The treatment uses bacterial mini cells which have no genetic information to carry messenger cells, or micro RNA, into mesothelioma tumours.
The mini cells are protected with a coating of anti-bodies that protect them on the way to the target.
Scientists say it appears to be halting the growth of cancer in animals.
“Over the course of the experiment, which was about a month in duration, we found that the tumours didn’t increase in size at all,” said senior researcher Doctor Glen Reid.
Dr Reid says low levels of micro RNAs in mesothelioma cells could be contributing to the rapid growth of the cancer.
“We find that the growth of the tumours is strongly repressed,” he said.
“So this is quite an exciting discovery, that micro RNA’s themselves can inhibit the growth of a tumour in an animal.”
People diagnosed with mesothelioma are given an average life expectancy of one year, and current treatments only extend that to 15 months.
The Institute says mesothelioma has killed more than 10,000 Australians since the early 1980s and another 25,000 are expected to die over the next four decades.
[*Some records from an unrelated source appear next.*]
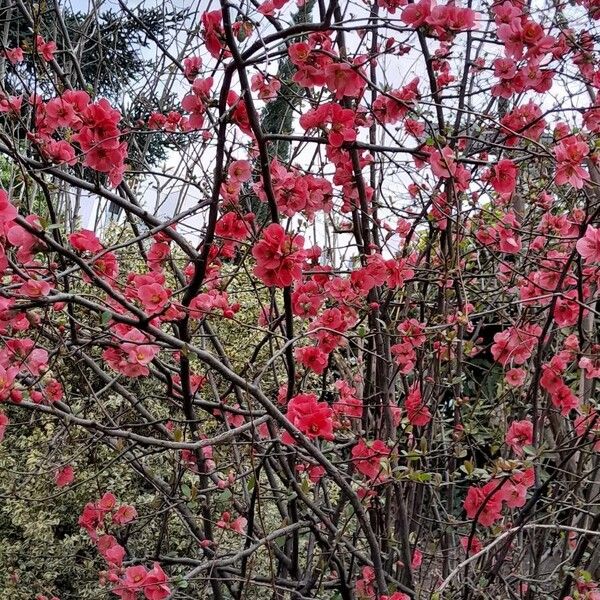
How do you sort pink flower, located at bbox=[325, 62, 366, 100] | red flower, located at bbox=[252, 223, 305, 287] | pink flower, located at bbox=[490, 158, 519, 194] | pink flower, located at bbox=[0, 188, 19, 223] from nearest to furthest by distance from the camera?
1. pink flower, located at bbox=[0, 188, 19, 223]
2. red flower, located at bbox=[252, 223, 305, 287]
3. pink flower, located at bbox=[325, 62, 366, 100]
4. pink flower, located at bbox=[490, 158, 519, 194]

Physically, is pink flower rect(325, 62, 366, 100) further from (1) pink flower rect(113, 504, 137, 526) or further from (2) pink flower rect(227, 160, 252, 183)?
(1) pink flower rect(113, 504, 137, 526)

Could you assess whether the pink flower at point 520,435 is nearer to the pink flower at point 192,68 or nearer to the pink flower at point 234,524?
the pink flower at point 234,524

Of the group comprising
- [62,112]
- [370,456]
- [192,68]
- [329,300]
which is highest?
[192,68]

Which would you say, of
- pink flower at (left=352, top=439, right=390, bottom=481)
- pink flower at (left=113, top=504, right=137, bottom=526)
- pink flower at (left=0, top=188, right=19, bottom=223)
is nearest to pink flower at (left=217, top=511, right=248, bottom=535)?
pink flower at (left=113, top=504, right=137, bottom=526)

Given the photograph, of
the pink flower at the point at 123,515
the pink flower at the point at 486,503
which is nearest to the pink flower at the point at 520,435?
the pink flower at the point at 486,503

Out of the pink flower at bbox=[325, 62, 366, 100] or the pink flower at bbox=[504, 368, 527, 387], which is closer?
the pink flower at bbox=[325, 62, 366, 100]

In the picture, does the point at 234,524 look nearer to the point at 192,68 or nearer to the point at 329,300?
the point at 329,300

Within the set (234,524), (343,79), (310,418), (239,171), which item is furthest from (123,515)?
(343,79)

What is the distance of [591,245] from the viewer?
1.58 metres

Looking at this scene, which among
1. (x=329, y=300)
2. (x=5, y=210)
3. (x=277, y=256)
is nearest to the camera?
(x=5, y=210)

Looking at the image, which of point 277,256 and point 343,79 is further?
point 343,79

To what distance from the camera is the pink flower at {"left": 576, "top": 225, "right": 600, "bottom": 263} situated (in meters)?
1.57

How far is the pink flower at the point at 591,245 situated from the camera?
157 centimetres

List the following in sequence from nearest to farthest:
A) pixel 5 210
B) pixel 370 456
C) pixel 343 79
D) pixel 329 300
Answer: pixel 5 210, pixel 343 79, pixel 370 456, pixel 329 300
The Asbestos Diseases Research Institute will recruit volunteers to start early stage clinical trials in about six weeks time.
Initially, they will look at the action of the treatment in the body before looking at safety and dosage.
Doctor Reid says medication trials could follow, but the whole testing process could take four or more years.
“There is small ray of hope with this study in tissue culture in the lab and in an experimental model,” he said.
“There is no reason to think that the same thing won’t be effective in tumour cells in a patient.”